Torque Ripple Minimization of Interior Permanent Magnet Synchronous Motors Based on Harmonic Current Injection
摘要
In order to solve the problem of intrinsic torque ripple caused by nonlinear operation of interior permanent magnet synchronous motors (IPMSMs), a torque ripple suppression method based on harmonic current injection is proposed in this study. Firstly, a nonlinear IPMSM model considering magnetic saturation and harmonics in magnetic flux is established. On this basis, the coupling between harmonic torque and harmonic current is analyzed, and the Lagrangian algorithm is applied to derive an online calculation method for the harmonic reference current amplitude and phase angle.

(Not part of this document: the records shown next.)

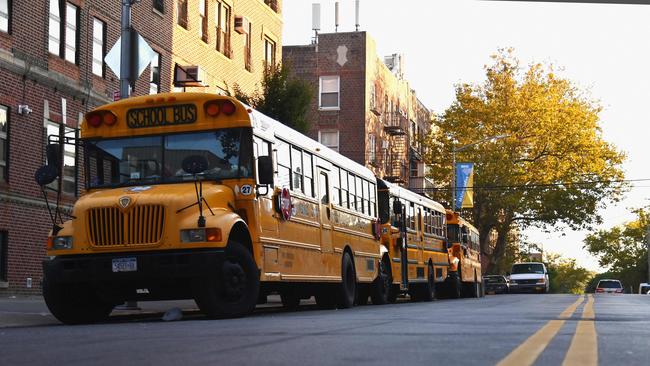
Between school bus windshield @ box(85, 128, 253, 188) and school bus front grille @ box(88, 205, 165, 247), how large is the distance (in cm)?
100

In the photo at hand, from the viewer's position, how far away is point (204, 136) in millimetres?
15195

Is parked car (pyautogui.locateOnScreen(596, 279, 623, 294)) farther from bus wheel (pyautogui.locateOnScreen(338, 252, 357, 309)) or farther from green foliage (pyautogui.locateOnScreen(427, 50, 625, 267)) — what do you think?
bus wheel (pyautogui.locateOnScreen(338, 252, 357, 309))

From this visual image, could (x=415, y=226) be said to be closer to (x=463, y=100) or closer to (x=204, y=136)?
(x=204, y=136)

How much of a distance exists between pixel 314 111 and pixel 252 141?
45.0 m

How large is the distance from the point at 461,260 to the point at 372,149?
26.0m

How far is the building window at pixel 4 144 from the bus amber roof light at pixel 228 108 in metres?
11.2

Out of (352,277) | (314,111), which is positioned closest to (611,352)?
(352,277)

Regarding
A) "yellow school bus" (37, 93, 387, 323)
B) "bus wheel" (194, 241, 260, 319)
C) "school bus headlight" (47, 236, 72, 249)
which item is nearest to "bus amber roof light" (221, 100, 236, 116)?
"yellow school bus" (37, 93, 387, 323)

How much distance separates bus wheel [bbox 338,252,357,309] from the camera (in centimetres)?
1975

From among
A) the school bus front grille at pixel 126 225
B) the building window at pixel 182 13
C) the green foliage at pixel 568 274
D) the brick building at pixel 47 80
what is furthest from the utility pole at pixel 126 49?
the green foliage at pixel 568 274

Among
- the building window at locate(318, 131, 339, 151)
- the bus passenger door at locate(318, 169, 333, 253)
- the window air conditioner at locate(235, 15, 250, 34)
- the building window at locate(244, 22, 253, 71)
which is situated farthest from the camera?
the building window at locate(318, 131, 339, 151)

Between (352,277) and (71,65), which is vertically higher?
(71,65)

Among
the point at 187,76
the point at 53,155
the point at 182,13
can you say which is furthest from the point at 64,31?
the point at 53,155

Then, the three-vector-based model predictive current control (TV-MPCC) approach is used to achieve accurate harmonic current injection and suppression of IPMSM intrinsic torque ripple. Lastly, the proposed method is verified for effectiveness in a MATLAB/Simulink simulation environment. The simulation results show that the proposed harmonic current injection control method based on TV-MPCC effectively suppressed the intrinsic torque ripple caused by IPMSM harmonic flux and cogging torque. Specifically, the IPMSM torque ripple peak-to-peak value was reduced by 63.9%, the 12th harmonic torque amplitude was reduced by 75%, and the 24th harmonic torque amplitude was reduced by 57.9% after TV-MPCC-based harmonic current injection.